Pardiso does not scale at all, and possibly a memory leak

I had a problem with Pardiso in the past (https://software.intel.com/en-us/forums/intel-math-kernel-library/topic/...) and thanks to Alex, we were able to come out a solution in 2015.

Now I am running on an i7-8700k 3.70GHz 6-core 12-thread PC, and we are using mkl 2017 update 3. We found out that Pardiso does not scale at all. NOTE the time below is for the solve time, since we factorize the matrix once and solve thousands of times.

The testing matrix has DOF 5811 and 618378 non-zero element (sparsity 1.8%). It was ordered through Metis.

I setup the options, load the matrix, factorize the matrix, AND then I solve the same RHS 1000 times.
Here is what the problems.

1) When I set the MKL thread number to 6 (the number of physical cores), and no matter what value of i in the function Domain_Set_Num_Threads(i, MKL_DOMAIN_PARDISO), Pardiso decided to run 6 cores.
The code is like this (where NT is the number of threads, 1, 2, 4, 6)

GetMKL_Service()->Set_Num_Threads(6);
GetMKL_Service()->Domain_Set_Num_Threads(NT, 4); //4 stands for MKL_DOMAIN_PARDISO
SetOption(3, NT); // set Pardiso Option[3] to NT;
Here is the task manager screenshot
https://drive.google.com/file/d/1-hNBA2a82qIyy4DiZ0WXSveRqGuWZ2yN/view?u...

NOTE a) There are lots of red internal operation while Pardiso is running. b) the memory keeps creeping up even though I called phase=-1 after test on each number of threads.

The times are here

1 threads are running for Pardiso.solve 1000 times
Pardiso.solve takes: 8.6750000000 s to run on 1 threads.
2 threads are running for Pardiso.solve 1000 times
Pardiso.solve takes: 8.1410000000 s to run on 2 threads.
4 threads are running for Pardiso.solve 1000 times
Pardiso.solve takes: 8.1460000000 s to run on 4 threads.
6 threads are running for Pardiso.solve 1000 times
Pardiso.solve takes: 7.9120000000 s to run on 6 threads.
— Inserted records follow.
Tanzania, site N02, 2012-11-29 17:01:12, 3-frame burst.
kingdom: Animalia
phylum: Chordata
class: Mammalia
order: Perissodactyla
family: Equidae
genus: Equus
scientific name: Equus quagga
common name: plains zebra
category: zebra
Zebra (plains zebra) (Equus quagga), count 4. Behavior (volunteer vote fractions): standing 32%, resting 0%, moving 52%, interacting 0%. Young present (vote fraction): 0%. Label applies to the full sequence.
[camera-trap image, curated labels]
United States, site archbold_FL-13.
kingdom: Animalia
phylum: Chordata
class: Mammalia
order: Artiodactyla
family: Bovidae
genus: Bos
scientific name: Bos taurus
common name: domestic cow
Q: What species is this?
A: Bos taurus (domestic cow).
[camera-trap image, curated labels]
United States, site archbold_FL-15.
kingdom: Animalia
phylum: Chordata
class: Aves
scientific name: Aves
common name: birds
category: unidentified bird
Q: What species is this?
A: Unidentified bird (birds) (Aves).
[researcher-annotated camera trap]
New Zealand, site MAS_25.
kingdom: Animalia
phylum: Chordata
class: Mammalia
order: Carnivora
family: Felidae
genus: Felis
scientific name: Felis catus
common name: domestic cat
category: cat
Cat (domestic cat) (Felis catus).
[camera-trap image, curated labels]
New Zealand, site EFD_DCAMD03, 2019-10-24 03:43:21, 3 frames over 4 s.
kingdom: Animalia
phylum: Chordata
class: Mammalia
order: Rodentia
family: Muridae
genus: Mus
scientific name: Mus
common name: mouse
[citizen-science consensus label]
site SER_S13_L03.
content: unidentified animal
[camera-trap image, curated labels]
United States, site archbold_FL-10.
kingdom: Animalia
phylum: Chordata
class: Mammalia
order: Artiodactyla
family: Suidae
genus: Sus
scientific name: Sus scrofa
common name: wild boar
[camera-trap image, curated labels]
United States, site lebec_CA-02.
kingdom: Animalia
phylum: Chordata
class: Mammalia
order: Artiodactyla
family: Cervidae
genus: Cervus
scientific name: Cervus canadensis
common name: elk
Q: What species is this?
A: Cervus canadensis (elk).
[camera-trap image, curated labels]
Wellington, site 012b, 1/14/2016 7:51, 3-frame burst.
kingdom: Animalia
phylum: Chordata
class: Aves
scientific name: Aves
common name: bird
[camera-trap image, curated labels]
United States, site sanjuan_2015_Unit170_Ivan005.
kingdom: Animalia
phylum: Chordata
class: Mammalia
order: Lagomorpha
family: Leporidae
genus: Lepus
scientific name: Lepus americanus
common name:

Pardiso scaling 1.0000000220 1 threads
Pardiso scaling 1.0655939308 2 threads
Pardiso scaling 1.0649398712 4 threads
Pardiso scaling 1.0964358178 6 threads

So there is pretty much no gain in the solve time jumping from 1thread to 6 threads

2) When I set the MKL and Pardiso to both use the i number of threads
GetMKL_Service()->Set_Num_Threads(NT);
GetMKL_Service()->Domain_Set_Num_Threads(NT, 4); //4 stands for MKL_DOMAIN_PARDISO
SetOption(3, NT); // set Pardiso Option[3] to NT;

here is the task manager screenshot.
https://drive.google.com/file/d/1H377rFFTYmEqWxTvuzGUnJhBMqD2aEZ1/view?u...

NOTE 1) at least now the Pardiso is running with different threads, consistent with Domain_Set_Num_Threads, and Pardiso Option[3]. 2) there are still lots of red spinning thread there. 3) the memory still crept up after each run.

the data is here.
1 threads are running for Pardiso.solve 1000 times
Pardiso.solve takes: 8.3920000000 s to run on 1 threads.
2 threads are running for Pardiso.solve 1000 times
Pardiso.solve takes: 7.7710000000 s to run on 2 threads.
4 threads are running for Pardiso.solve 1000 times
Pardiso.solve takes: 7.6470000000 s to run on 4 threads.
6 threads are running for Pardiso.solve 1000 times
Pardiso.solve takes: 8.0690000000 s to run on 6 threads.
Pardiso scaling 1.0000000236 1 threads
Pardiso scaling 1.0799125207 2 threads
Pardiso scaling 1.0974238523 4 threads
Pardiso scaling 1.0400297680 6 threads

We still use Pardiso the same as we posted https://software.intel.com/en-us/forums/intel-math-kernel-library/topic/.... We want Padiso to use NT number of threads, but other MKL functions (GEMM, GESVD, etc) to use 1 thread, because they are parallelized through TBB. But we couldnot let it happen.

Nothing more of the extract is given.